Craig (the poster I jumped in to reply to) would know the specifics better than I ever did. My recollection is:
- restore from the latest snapshot (there was one whether you’d configured a custom backup schedule or not)
- replay the write ahead log over the top to catch the restore up to the point in time you asked for/when you ran the command. At least some part of this process leveraged WAL-E, which was a tool largely developed by Heroku employees and open sourced.
This was a decade or more ago though. The state of the art of postgres has moved on and I assume the team would tackle it differently if they were doing it today.
It's leveraging pretty native Postgres tooling that restores the base backup from within Postgres, then replays the WAL to the exact point and time you specify. With snapshots and other mechanisms you may get a database "up" sooner, but we've seen when we follow that approach it's so long for the PG cache to warm up that you effectively still have a useless database even though it's "up". Further Postgres itself depending on how you do it will have to go through crash recovery, which I've seen cases on some providers taking over 10 hours.
Doing the native approach in Postgres isn't perfect, but we've focused on getting the developer experience for it down so you can use your database and it "just work" and if something goes wrong you understand how to rollback seamlessly.
RDS runs pretty well! It's just irritating to use.
The good DBaaS give me a lot more power. This is true for Heroku PG, PlanetScale, Supabase, and Crunchy Data. Some of them let me fork a DB to run a PR against, some give me app level features that save me code, etc.
Most modern hosted DBs also let you run your own replicas.
I'm not really complaining about how well RDS works when your app is connected to it and it doesn't failover/go down for maintenance/etc. It works fine as a DB backend. That's just a baseline I don't think is very valuable anymore.

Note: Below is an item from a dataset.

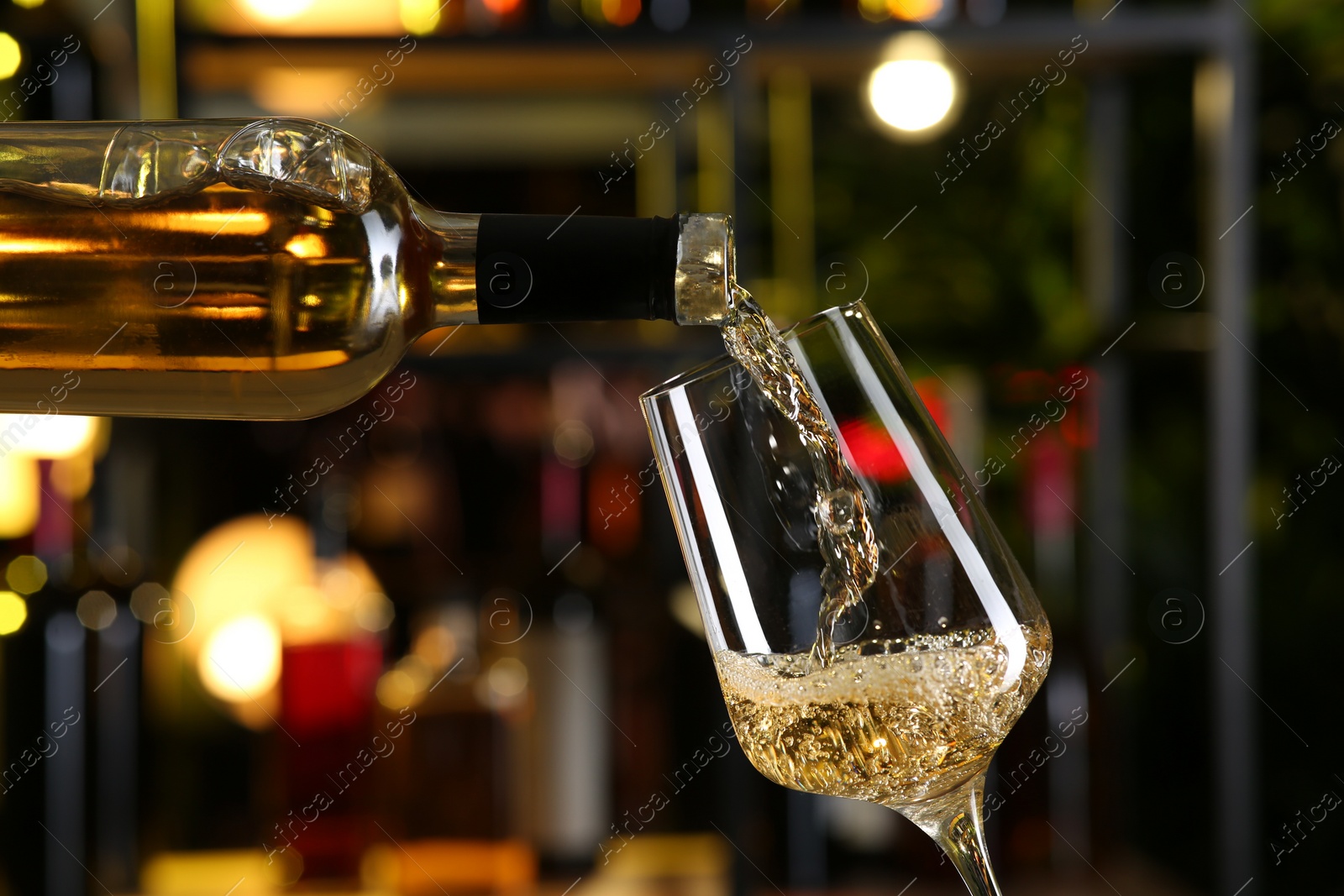 Photo of Pouring white wine from bottle into glass on blurred background, closeup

we’re using aiven.io and quite happy, although hard for me to compare. you can port across clouds, which is reassuring if we need to switch. Otherwise their support was helpful debugging a couple of db issues (in our own code). Wonder how they compare in this matrix if anyone knows?
aiven.io is quite good. They went broad instead of deep, so they're not as good at Postgres as the Postgres specific companies. But they're probably better Postgres than a PaaS can build by themselves.
that’s useful to know that others do postges better. We use their redis as well, so in some ways, breadth is useful for them and for us.
at the time we picked aiven, we couldn’t find any redis-specialized hosting with instances in GCP europe if I recall. so their breadth also plays in terms of locating near the customer servers (important for latency)
You can easily use pg_dump to do a "vanilla" backup to s3. Its a managed db service but if you wanted to run your own you can extract your data and move to a new db. The lock is not "complete" you are acting like you can't even extract your data.
"Only export your data with pg_dump" is one of those misfeatures that makes RDS mediocre. They don't really expose much of the power of the underlying DB.
you cannot ssh to RDS machine. so u need to get another EC2 machine and pg_dump over the network. the connection breaks - yes has happened to us multiple times.
RDS makes it very inconvenient to do anything other than use their managed services.
because RDS backup data storage is VERY EXPENSIVE even compared to s3. this is very deliberate.